[Descrizione del compito] Puoi riscrivere senza alcuna modifica il passo del brano sulla Formula 1 in Canada che va da "Cambia che Antonelli" fino a "a stare davanti." compreso?

[Estratto della pagina]
=-=-=-=-=
Sotto i cieli canadesi si è rivista un’Italia che in Formula 1 mancava da troppo tempo: giovane, sfrontata, perfino inevitabile.
Cambia il panorama. Cambiano le gerarchie. Antonelli non rincorre più il futuro, lo parcheggia in prima fila e gli chiede i documenti. Mercedes è tornata centro di gravità permanente: aggiornamenti centrati, macchina piena, box incendiario. Russell veterano col gomito largo, Antonelli già troppo ingombrante per fare il bravo figlioccio. Ferrari non è morta: Hamilton ci riprova e la tiene sveglia. Leclerc la trascina come un carrello col freno tirato. La macchina almeno respira. McLaren invece resta il solito paradosso: velocissima finché non deve pensare. Poi vede due nuvole, monta le verdi e trasforma Montreal in una riunione di condominio con le intermedie. Red Bull? Verstappen tiene ancora in piedi la baracca, e Hadjar, strano a dirsi, tiene botta. Ma più di qualcosa, dietro le quinte, scricchiola.
Cambia che Antonelli ora comanda. Non cambia che in Formula 1 i predestinati piacciono a tutti. Fino al momento in cui iniziano davvero a stare davanti.
=-=-=-=-=
[Dati dell'esercizio]
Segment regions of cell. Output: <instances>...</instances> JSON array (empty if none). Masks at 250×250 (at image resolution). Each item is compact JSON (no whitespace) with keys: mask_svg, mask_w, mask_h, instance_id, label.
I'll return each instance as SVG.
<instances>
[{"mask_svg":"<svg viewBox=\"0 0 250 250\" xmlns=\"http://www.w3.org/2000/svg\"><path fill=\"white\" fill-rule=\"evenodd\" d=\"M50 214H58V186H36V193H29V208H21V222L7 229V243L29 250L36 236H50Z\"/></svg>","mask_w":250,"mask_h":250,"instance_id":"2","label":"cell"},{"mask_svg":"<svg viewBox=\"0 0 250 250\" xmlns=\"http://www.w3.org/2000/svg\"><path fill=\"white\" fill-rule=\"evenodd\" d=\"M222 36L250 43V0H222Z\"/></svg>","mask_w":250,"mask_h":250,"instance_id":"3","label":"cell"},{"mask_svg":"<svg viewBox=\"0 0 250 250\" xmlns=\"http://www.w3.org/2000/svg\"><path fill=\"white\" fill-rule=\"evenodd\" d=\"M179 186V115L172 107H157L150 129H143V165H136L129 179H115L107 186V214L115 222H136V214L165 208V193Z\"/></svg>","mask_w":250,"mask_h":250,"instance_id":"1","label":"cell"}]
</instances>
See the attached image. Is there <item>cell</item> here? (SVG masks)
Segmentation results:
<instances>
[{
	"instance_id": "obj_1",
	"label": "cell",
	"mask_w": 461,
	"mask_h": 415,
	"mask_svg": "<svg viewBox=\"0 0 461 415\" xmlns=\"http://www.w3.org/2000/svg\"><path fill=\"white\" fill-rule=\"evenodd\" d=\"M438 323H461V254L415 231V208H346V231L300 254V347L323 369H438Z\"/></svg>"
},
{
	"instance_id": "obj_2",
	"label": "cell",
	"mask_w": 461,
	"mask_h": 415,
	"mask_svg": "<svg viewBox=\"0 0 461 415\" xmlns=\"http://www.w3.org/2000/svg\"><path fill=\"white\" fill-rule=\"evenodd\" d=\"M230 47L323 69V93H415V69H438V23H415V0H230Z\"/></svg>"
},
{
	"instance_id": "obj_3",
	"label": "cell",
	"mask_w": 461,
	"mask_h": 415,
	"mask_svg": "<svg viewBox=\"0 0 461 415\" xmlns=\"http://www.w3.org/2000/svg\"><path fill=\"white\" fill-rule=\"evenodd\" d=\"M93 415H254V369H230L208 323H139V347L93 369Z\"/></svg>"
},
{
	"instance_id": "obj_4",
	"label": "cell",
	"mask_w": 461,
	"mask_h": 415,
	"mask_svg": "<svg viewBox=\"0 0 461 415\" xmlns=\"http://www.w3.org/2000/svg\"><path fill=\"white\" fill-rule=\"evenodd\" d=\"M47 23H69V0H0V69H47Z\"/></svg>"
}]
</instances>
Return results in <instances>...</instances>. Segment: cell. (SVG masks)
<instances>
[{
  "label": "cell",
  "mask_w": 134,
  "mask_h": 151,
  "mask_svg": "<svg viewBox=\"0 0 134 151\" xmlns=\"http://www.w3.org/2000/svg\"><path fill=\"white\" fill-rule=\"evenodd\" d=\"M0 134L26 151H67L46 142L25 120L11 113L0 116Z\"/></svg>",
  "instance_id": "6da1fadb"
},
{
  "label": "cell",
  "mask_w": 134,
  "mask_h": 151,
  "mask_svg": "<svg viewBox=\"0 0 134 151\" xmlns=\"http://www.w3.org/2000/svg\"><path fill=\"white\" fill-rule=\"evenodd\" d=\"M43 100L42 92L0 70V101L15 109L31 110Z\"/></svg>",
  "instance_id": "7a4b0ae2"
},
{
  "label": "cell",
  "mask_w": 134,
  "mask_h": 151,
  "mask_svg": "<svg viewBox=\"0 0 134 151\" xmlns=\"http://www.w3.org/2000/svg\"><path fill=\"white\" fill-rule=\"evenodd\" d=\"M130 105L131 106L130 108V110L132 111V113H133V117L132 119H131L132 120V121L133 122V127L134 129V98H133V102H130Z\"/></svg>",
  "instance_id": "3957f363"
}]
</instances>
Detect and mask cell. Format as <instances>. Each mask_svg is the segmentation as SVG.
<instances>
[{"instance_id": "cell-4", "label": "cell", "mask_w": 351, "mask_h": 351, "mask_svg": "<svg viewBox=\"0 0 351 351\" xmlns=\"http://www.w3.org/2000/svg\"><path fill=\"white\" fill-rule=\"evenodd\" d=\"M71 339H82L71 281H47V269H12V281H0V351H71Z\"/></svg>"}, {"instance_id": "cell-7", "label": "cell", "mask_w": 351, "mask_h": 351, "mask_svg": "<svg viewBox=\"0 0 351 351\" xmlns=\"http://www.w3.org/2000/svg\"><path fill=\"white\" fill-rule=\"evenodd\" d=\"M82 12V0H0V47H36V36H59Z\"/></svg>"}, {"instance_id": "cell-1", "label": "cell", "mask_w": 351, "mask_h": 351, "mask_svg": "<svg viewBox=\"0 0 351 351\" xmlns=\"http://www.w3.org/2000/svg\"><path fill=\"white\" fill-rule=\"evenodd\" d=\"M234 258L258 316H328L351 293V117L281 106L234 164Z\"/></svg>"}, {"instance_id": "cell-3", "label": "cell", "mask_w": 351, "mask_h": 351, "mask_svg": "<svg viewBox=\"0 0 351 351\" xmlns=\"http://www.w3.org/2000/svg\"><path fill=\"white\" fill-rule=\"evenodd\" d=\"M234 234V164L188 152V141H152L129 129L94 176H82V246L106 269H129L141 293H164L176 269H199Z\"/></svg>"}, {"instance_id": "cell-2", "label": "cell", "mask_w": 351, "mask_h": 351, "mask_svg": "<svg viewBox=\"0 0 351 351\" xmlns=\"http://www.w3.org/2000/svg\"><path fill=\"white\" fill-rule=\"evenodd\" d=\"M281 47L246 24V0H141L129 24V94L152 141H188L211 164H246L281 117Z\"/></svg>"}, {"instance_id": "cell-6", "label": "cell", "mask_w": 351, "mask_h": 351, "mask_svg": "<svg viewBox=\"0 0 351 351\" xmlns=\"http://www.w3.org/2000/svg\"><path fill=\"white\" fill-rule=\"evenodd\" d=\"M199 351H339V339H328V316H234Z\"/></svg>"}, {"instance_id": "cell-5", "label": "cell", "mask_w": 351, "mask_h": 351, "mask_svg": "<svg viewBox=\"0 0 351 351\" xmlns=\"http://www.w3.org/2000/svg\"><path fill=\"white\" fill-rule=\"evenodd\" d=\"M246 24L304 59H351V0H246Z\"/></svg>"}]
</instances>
=-=-=-=-=
[Risposta]
Cambia che Antonelli ora comanda. Non cambia che in Formula 1 i predestinati piacciono a tutti. Fino al momento in cui iniziano davvero a stare davanti.